Work request:
Return the data below in full, exactly as it stands.

──────────────────────────────

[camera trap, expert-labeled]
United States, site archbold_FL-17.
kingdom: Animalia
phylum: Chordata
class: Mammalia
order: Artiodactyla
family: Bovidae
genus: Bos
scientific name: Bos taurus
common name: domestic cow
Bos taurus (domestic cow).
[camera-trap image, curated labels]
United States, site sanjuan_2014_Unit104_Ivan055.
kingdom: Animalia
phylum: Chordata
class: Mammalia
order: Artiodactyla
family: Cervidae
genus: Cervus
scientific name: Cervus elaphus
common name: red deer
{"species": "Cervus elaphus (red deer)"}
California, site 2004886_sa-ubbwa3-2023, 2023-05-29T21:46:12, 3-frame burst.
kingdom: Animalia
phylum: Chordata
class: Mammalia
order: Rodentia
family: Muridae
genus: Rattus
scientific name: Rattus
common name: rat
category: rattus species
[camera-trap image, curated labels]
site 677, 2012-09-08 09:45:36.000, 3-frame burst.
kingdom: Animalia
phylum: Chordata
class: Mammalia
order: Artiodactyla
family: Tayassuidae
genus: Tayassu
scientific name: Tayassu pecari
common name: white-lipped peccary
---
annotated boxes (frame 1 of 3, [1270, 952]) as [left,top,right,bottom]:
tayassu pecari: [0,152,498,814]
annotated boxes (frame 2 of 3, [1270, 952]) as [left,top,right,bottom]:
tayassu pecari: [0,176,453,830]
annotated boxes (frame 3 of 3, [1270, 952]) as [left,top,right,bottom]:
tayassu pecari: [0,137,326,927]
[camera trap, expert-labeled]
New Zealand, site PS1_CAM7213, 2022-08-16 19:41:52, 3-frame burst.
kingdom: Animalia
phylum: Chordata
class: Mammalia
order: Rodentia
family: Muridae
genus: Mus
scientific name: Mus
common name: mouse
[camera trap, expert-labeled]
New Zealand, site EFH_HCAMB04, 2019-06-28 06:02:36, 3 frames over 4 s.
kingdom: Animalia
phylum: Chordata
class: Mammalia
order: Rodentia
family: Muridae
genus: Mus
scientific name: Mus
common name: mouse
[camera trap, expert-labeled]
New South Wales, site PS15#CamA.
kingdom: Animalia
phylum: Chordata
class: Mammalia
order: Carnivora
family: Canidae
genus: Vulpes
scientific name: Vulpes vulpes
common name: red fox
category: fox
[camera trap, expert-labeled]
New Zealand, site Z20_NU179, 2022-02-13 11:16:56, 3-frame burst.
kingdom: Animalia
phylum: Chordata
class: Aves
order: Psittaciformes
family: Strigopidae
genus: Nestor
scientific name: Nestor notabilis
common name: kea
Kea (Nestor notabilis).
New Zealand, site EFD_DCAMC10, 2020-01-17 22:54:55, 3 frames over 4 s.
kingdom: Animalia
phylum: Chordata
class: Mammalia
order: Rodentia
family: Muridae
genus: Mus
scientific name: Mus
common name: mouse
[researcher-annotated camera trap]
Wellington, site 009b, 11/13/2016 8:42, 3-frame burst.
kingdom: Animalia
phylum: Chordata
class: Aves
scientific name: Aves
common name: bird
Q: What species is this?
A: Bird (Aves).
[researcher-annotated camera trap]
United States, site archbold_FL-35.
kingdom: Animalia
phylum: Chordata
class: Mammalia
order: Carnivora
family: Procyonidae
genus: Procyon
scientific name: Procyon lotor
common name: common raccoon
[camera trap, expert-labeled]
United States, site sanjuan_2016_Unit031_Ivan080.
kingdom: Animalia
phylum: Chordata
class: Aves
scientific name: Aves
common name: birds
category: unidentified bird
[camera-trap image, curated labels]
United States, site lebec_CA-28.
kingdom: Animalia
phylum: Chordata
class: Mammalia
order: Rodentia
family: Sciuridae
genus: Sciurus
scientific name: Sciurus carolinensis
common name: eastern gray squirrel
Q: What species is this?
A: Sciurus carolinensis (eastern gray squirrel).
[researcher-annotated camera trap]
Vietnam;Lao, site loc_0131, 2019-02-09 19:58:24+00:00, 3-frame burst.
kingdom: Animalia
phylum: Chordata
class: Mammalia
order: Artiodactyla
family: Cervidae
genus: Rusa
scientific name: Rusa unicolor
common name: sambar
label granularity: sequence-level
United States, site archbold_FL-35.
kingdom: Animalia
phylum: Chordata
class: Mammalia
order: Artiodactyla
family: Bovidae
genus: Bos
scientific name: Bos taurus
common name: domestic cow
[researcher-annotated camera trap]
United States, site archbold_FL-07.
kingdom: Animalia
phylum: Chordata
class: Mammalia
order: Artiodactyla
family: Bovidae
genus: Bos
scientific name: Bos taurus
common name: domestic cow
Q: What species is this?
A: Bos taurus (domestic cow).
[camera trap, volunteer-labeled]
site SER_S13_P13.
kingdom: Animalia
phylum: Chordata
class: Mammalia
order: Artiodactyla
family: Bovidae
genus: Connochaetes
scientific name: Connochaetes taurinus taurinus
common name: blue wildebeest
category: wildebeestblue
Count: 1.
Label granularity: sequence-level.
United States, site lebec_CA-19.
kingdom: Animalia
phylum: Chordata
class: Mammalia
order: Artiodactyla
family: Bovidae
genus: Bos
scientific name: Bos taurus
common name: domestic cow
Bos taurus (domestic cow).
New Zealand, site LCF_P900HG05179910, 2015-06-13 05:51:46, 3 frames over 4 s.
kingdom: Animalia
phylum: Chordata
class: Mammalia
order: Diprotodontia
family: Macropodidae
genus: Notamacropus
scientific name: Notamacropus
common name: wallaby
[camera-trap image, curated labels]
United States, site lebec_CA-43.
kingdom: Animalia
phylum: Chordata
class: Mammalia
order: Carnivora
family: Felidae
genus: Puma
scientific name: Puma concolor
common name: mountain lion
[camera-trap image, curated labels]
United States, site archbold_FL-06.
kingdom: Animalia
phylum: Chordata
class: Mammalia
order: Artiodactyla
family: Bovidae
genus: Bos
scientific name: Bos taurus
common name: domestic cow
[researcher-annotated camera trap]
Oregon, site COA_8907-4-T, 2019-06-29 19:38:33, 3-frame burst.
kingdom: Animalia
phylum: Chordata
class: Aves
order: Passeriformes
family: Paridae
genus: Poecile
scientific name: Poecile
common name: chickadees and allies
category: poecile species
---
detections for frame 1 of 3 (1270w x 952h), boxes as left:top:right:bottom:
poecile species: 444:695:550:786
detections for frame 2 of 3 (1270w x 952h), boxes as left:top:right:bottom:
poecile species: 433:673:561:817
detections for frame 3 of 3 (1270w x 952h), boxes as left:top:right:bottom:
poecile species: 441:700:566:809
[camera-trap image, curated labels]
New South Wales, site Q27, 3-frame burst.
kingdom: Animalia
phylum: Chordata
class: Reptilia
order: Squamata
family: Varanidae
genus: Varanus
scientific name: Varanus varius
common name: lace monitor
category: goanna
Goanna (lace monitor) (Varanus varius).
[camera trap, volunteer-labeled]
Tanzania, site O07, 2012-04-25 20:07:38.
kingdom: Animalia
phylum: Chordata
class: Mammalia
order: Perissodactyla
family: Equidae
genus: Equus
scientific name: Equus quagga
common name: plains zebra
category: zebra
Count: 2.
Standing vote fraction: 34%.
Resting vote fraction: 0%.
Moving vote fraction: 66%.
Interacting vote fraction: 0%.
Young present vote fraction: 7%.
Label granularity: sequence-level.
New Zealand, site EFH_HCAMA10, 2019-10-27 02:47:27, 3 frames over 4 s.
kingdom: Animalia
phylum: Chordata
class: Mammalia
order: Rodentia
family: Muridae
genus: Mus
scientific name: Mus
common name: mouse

──────────────────────────────

Exercise response:
[camera trap, expert-labeled]
United States, site archbold_FL-17.
kingdom: Animalia
phylum: Chordata
class: Mammalia
order: Artiodactyla
family: Bovidae
genus: Bos
scientific name: Bos taurus
common name: domestic cow
Bos taurus (domestic cow).
[camera-trap image, curated labels]
United States, site sanjuan_2014_Unit104_Ivan055.
kingdom: Animalia
phylum: Chordata
class: Mammalia
order: Artiodactyla
family: Cervidae
genus: Cervus
scientific name: Cervus elaphus
common name: red deer
{"species": "Cervus elaphus (red deer)"}
California, site 2004886_sa-ubbwa3-2023, 2023-05-29T21:46:12, 3-frame burst.
kingdom: Animalia
phylum: Chordata
class: Mammalia
order: Rodentia
family: Muridae
genus: Rattus
scientific name: Rattus
common name: rat
category: rattus species
[camera-trap image, curated labels]
site 677, 2012-09-08 09:45:36.000, 3-frame burst.
kingdom: Animalia
phylum: Chordata
class: Mammalia
order: Artiodactyla
family: Tayassuidae
genus: Tayassu
scientific name: Tayassu pecari
common name: white-lipped peccary
---
annotated boxes (frame 1 of 3, [1270, 952]) as [left,top,right,bottom]:
tayassu pecari: [0,152,498,814]
annotated boxes (frame 2 of 3, [1270, 952]) as [left,top,right,bottom]:
tayassu pecari: [0,176,453,830]
annotated boxes (frame 3 of 3, [1270, 952]) as [left,top,right,bottom]:
tayassu pecari: [0,137,326,927]
[camera trap, expert-labeled]
New Zealand, site PS1_CAM7213, 2022-08-16 19:41:52, 3-frame burst.
kingdom: Animalia
phylum: Chordata
class: Mammalia
order: Rodentia
family: Muridae
genus: Mus
scientific name: Mus
common name: mouse
[camera trap, expert-labeled]
New Zealand, site EFH_HCAMB04, 2019-06-28 06:02:36, 3 frames over 4 s.
kingdom: Animalia
phylum: Chordata
class: Mammalia
order: Rodentia
family: Muridae
genus: Mus
scientific name: Mus
common name: mouse
[camera trap, expert-labeled]
New South Wales, site PS15#CamA.
kingdom: Animalia
phylum: Chordata
class: Mammalia
order: Carnivora
family: Canidae
genus: Vulpes
scientific name: Vulpes vulpes
common name: red fox
category: fox
[camera trap, expert-labeled]
New Zealand, site Z20_NU179, 2022-02-13 11:16:56, 3-frame burst.
kingdom: Animalia
phylum: Chordata
class: Aves
order: Psittaciformes
family: Strigopidae
genus: Nestor
scientific name: Nestor notabilis
common name: kea
Kea (Nestor notabilis).
New Zealand, site EFD_DCAMC10, 2020-01-17 22:54:55, 3 frames over 4 s.
kingdom: Animalia
phylum: Chordata
class: Mammalia
order: Rodentia
family: Muridae
genus: Mus
scientific name: Mus
common name: mouse
[researcher-annotated camera trap]
Wellington, site 009b, 11/13/2016 8:42, 3-frame burst.
kingdom: Animalia
phylum: Chordata
class: Aves
scientific name: Aves
common name: bird
Q: What species is this?
A: Bird (Aves).
[researcher-annotated camera trap]
United States, site archbold_FL-35.
kingdom: Animalia
phylum: Chordata
class: Mammalia
order: Carnivora
family: Procyonidae
genus: Procyon
scientific name: Procyon lotor
common name: common raccoon
[camera trap, expert-labeled]
United States, site sanjuan_2016_Unit031_Ivan080.
kingdom: Animalia
phylum: Chordata
class: Aves
scientific name: Aves
common name: birds
category: unidentified bird
[camera-trap image, curated labels]
United States, site lebec_CA-28.
kingdom: Animalia
phylum: Chordata
class: Mammalia
order: Rodentia
family: Sciuridae
genus: Sciurus
scientific name: Sciurus carolinensis
common name: eastern gray squirrel
Q: What species is this?
A: Sciurus carolinensis (eastern gray squirrel).
[researcher-annotated camera trap]
Vietnam;Lao, site loc_0131, 2019-02-09 19:58:24+00:00, 3-frame burst.
kingdom: Animalia
phylum: Chordata
class: Mammalia
order: Artiodactyla
family: Cervidae
genus: Rusa
scientific name: Rusa unicolor
common name: sambar
label granularity: sequence-level
United States, site archbold_FL-35.
kingdom: Animalia
phylum: Chordata
class: Mammalia
order: Artiodactyla
family: Bovidae
genus: Bos
scientific name: Bos taurus
common name: domestic cow
[researcher-annotated camera trap]
United States, site archbold_FL-07.
kingdom: Animalia
phylum: Chordata
class: Mammalia
order: Artiodactyla
family: Bovidae
genus: Bos
scientific name: Bos taurus
common name: domestic cow
Q: What species is this?
A: Bos taurus (domestic cow).
[camera trap, volunteer-labeled]
site SER_S13_P13.
kingdom: Animalia
phylum: Chordata
class: Mammalia
order: Artiodactyla
family: Bovidae
genus: Connochaetes
scientific name: Connochaetes taurinus taurinus
common name: blue wildebeest
category: wildebeestblue
Count: 1.
Label granularity: sequence-level.
United States, site lebec_CA-19.
kingdom: Animalia
phylum: Chordata
class: Mammalia
order: Artiodactyla
family: Bovidae
genus: Bos
scientific name: Bos taurus
common name: domestic cow
Bos taurus (domestic cow).
New Zealand, site LCF_P900HG05179910, 2015-06-13 05:51:46, 3 frames over 4 s.
kingdom: Animalia
phylum: Chordata
class: Mammalia
order: Diprotodontia
family: Macropodidae
genus: Notamacropus
scientific name: Notamacropus
common name: wallaby
[camera-trap image, curated labels]
United States, site lebec_CA-43.
kingdom: Animalia
phylum: Chordata
class: Mammalia
order: Carnivora
family: Felidae
genus: Puma
scientific name: Puma concolor
common name: mountain lion
[camera-trap image, curated labels]
United States, site archbold_FL-06.
kingdom: Animalia
phylum: Chordata
class: Mammalia
order: Artiodactyla
family: Bovidae
genus: Bos
scientific name: Bos taurus
common name: domestic cow
[researcher-annotated camera trap]
Oregon, site COA_8907-4-T, 2019-06-29 19:38:33, 3-frame burst.
kingdom: Animalia
phylum: Chordata
class: Aves
order: Passeriformes
family: Paridae
genus: Poecile
scientific name: Poecile
common name: chickadees and allies
category: poecile species
---
detections for frame 1 of 3 (1270w x 952h), boxes as left:top:right:bottom:
poecile species: 444:695:550:786
detections for frame 2 of 3 (1270w x 952h), boxes as left:top:right:bottom:
poecile species: 433:673:561:817
detections for frame 3 of 3 (1270w x 952h), boxes as left:top:right:bottom:
poecile species: 441:700:566:809
[camera-trap image, curated labels]
New South Wales, site Q27, 3-frame burst.
kingdom: Animalia
phylum: Chordata
class: Reptilia
order: Squamata
family: Varanidae
genus: Varanus
scientific name: Varanus varius
common name: lace monitor
category: goanna
Goanna (lace monitor) (Varanus varius).
[camera trap, volunteer-labeled]
Tanzania, site O07, 2012-04-25 20:07:38.
kingdom: Animalia
phylum: Chordata
class: Mammalia
order: Perissodactyla
family: Equidae
genus: Equus
scientific name: Equus quagga
common name: plains zebra
category: zebra
Count: 2.
Standing vote fraction: 34%.
Resting vote fraction: 0%.
Moving vote fraction: 66%.
Interacting vote fraction: 0%.
Young present vote fraction: 7%.
Label granularity: sequence-level.
New Zealand, site EFH_HCAMA10, 2019-10-27 02:47:27, 3 frames over 4 s.
kingdom: Animalia
phylum: Chordata
class: Mammalia
order: Rodentia
family: Muridae
genus: Mus
scientific name: Mus
common name: mouse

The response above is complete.